If you read it in trade form, this isn't so bad. In fact, it actually pays off nicely in context of the larger story.

I DID read it in monthly installments. And I never stopped loving the series for even one minute.

YouStayClassy
07-03-2007, 11:51 AM
*insert agreement with sarcastic comment; imply that perhaps he made the wrong decision*

:lol:

I still rigidly maintain my "it was actually a different James Robinson that wrote that movie" stance.

Doc Randy
07-03-2007, 11:52 AM
I think he could get as much work as he wanted. It's my understanding that he basically quit comics to go the screenwriter route.

Last I talked to him, he was working on the set of Spider-Man 3. I assume he just does a bunch of on-set screenwriting and rewrites.

Generic Poster
07-03-2007, 11:54 AM
Last I talked to him, he was working on the set of Spider-Man 3. I assume he just does a bunch of on-set screenwriting and rewrites.

*insert sarcastic comment blaming Robinson for Spider-dance scene*

YouStayClassy
07-03-2007, 11:57 AM
*insert sarcastic comment blaming Robinson for Spider-dance scene*

:rofl:

TheTravis!
07-03-2007, 11:58 AM
Sometimes genius comic book writers aren't exactly genius filmmakers.

See also: Robocop 2

YouStayClassy
07-03-2007, 12:01 PM
Sometimes genius comic book writers aren't exactly genius filmmakers.

See also: Robocop 2

Sometimes they can though.

See: Man Of The House.



Oh wait.......:surrend:

Generic Poster
07-03-2007, 12:05 PM
Sometimes genius comic book writers aren't exactly genius filmmakers.

See also: Robocop 2

But then see Sin City!

But, yeah, it's hard to know how much of Robinson's real screenplay made it into the LOEG movie (same deal with with Robocop 2).
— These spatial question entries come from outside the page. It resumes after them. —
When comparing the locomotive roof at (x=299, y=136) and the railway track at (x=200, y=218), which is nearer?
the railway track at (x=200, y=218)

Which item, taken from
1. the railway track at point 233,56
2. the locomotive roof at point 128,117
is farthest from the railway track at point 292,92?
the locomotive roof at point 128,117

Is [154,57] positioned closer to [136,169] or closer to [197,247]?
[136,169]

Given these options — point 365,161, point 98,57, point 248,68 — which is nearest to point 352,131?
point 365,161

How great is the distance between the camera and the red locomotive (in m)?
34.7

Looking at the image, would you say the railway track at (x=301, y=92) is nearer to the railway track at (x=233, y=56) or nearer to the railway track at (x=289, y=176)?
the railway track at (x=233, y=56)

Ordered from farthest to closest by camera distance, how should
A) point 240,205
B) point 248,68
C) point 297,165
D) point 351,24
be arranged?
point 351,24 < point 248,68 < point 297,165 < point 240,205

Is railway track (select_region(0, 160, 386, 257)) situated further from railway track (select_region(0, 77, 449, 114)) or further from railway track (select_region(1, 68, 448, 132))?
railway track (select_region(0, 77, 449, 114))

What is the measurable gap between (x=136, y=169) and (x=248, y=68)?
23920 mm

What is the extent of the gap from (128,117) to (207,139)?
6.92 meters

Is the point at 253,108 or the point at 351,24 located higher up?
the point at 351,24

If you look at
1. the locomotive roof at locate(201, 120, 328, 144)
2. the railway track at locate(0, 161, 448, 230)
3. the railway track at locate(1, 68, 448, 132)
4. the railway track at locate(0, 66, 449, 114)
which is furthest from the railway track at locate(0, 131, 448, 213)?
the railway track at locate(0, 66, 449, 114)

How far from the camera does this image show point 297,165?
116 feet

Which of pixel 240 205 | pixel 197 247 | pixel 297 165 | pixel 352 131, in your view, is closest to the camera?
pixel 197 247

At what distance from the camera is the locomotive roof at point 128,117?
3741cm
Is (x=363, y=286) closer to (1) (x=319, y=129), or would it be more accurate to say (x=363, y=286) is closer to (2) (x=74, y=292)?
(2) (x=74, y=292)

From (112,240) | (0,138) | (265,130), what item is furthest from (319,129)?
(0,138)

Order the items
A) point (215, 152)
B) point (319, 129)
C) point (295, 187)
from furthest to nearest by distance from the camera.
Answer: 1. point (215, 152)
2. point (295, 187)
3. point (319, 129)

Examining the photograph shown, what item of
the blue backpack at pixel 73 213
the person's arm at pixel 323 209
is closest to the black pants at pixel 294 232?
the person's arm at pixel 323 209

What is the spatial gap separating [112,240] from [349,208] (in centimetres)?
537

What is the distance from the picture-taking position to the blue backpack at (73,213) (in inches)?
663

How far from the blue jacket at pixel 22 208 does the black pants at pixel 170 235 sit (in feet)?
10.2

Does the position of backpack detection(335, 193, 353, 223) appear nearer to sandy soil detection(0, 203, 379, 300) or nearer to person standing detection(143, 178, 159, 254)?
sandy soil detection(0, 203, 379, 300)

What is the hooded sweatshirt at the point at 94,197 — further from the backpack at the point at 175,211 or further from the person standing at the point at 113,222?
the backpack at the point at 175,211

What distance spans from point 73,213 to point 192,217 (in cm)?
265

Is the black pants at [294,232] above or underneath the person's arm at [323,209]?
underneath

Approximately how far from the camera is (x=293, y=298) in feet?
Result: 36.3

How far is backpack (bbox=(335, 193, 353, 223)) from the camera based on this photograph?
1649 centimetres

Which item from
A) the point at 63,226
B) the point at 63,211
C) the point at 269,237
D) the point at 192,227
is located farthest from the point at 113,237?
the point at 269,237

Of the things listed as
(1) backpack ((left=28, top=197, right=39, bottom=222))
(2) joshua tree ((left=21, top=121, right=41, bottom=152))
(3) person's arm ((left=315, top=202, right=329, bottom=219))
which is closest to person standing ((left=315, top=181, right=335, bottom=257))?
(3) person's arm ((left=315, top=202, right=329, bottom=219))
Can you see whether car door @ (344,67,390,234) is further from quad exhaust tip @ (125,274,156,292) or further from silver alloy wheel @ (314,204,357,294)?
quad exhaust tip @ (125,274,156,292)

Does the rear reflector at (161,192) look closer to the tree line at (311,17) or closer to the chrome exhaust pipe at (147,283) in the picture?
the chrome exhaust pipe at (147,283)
I would like to think that Robinson realized that Tom Sawyer should've been well into his 50s by the time period of the movie.

kylethoreau
07-03-2007, 12:08 PM
I personally consider one of the greatest if not greatest mainstream title ever.


hell even when Harris left as artist I still loved it (took some getting used to though) and I hope that Robinson does someday return to him, since I remember someting along those lines possibly happening.

it's also the only superhero tattoo I'd ever consider getting

Martin J
07-03-2007, 05:39 PM
Absolutly loved the Starman series picked it up from the issue 27 recap issue and never looked back. If it wasnt for this series i would never have taken a second look at superheroes againl. I still think that is holds up as one of the best maxi series of all time with portents of what is to come present in all the issues right from the onset.

MJ

UltimateQuintessa
07-03-2007, 05:40 PM
Jack Knight in Dakota house all he wants to do is make you bounce.